Cloud-Init as the Handoff Point
Once the tunnel exists, the application renders a cloud-init configuration that injects:
- The Cloudflare tunnel token
- User credentials
- SSH configuration bound to the tunnel hostname
That cloud-init file is uploaded to Proxmox as a snippet and attached before first boot.
From that point on, the VM configures itself. The platform never needs to SSH into the guest to finish setup.
That boundary matters. The application controls lifecycle. The guest controls itself.

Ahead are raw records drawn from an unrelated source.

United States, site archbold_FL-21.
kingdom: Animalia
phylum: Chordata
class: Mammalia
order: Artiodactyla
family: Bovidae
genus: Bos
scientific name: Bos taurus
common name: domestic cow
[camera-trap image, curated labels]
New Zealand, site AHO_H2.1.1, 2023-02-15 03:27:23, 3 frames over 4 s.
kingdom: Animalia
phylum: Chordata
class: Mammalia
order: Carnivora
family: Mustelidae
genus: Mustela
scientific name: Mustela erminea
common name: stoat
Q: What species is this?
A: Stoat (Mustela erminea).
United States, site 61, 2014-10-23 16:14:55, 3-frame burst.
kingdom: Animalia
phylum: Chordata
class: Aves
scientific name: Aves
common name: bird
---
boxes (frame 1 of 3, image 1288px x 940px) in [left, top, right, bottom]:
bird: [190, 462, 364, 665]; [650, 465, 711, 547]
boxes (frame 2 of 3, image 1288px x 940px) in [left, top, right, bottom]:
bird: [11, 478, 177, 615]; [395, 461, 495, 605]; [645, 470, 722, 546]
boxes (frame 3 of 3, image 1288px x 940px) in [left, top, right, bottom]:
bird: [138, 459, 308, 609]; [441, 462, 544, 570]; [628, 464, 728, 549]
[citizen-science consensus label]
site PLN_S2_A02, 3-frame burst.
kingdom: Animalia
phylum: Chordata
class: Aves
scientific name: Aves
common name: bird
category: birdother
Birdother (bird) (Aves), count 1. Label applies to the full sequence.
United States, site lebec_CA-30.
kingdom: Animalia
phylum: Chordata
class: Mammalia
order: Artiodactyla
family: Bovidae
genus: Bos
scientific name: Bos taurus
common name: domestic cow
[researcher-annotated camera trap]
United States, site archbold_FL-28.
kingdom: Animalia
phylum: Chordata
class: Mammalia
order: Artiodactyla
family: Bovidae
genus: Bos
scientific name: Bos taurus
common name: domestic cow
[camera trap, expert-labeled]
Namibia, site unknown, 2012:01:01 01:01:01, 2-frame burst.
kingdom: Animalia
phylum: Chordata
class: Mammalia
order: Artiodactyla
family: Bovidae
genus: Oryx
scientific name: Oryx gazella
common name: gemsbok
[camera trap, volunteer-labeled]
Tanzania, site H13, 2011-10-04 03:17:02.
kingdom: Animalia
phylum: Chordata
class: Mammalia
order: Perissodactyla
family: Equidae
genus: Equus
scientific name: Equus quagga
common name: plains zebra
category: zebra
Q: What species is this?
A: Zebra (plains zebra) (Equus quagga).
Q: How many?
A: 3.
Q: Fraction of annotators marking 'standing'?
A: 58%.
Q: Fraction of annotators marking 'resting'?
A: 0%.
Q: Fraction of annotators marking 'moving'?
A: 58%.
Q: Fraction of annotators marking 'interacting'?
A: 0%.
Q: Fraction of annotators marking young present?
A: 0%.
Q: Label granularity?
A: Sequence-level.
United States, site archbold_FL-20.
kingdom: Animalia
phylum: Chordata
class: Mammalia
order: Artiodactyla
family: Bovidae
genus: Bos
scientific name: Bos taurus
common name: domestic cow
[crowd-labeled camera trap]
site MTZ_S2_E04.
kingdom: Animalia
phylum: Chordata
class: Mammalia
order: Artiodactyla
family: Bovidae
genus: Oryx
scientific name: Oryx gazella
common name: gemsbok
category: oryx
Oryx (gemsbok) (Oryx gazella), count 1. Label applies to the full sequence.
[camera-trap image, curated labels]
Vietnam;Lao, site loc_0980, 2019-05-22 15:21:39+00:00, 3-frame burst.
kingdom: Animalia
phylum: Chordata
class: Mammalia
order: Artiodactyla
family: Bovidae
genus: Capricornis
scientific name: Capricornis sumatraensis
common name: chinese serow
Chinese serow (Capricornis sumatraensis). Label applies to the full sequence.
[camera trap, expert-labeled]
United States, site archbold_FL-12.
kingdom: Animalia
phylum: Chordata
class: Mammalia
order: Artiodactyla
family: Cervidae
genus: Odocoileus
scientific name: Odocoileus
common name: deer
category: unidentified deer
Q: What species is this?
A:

Console Access Without Proxmox Exposure
Users can open a noVNC console from the dashboard, but they never connect to Proxmox directly.
Instead, the application:
- Requests a short-lived VNC ticket from Proxmox
- Stores it briefly in the user’s session
- Proxies the WebSocket connection between the browser and Proxmox
Users never see node names, internal IPs, or cluster details. They see a console window and their VMID — nothing more.
That abstraction is deliberate.
Billing Enforcement Is Automatic
When Stripe sends an invoice.payment_failed event, the application immediately:
- Marks the VM as suspended
- Stops it on Proxmox
- Blocks console access
When payment succeeds again, the VM is restored automatically.
This isn’t punitive. It’s operational hygiene. Infrastructure that isn’t paid for shouldn’t keep running, and enforcement should never be manual.
What This Architecture Optimizes For
This platform is not a general-purpose cloud.
It’s optimized for:
- Long-running lab environments
- Predictable CPU and memory performance
- Minimal abstraction leakage
- Clear failure modes
- Honest economics
It’s built entirely on open tooling so others can reuse the ideas, borrow the code, or improve on it.
There are tradeoffs. Stripe webhooks are finicky. Proxmox has quirks. Cloudflare APIs aren’t always pleasant.
In the end, this is the kind of platform I wish had existed when I was working toward my CCIE — something affordable enough to leave running, flexible enough to evolve, and far less painful than investing heavily in bare-metal hardware that, once the exams were over, mostly ended up gathering dust.
What’s Next
In Part 3, I’ll dig into the VM templates themselves — how the EVE-NG and Containerlab images are built, what’s baked in, and what I intentionally leave out.
There’s also more to explore around scaling beyond a single node, adding stricter tenancy boundaries, and tightening operational safeguards as the platform grows.
This is just the platform as it exists today — shaped by real constraints, real tradeoffs, and the reality of running labs that don’t disappear after a weekend.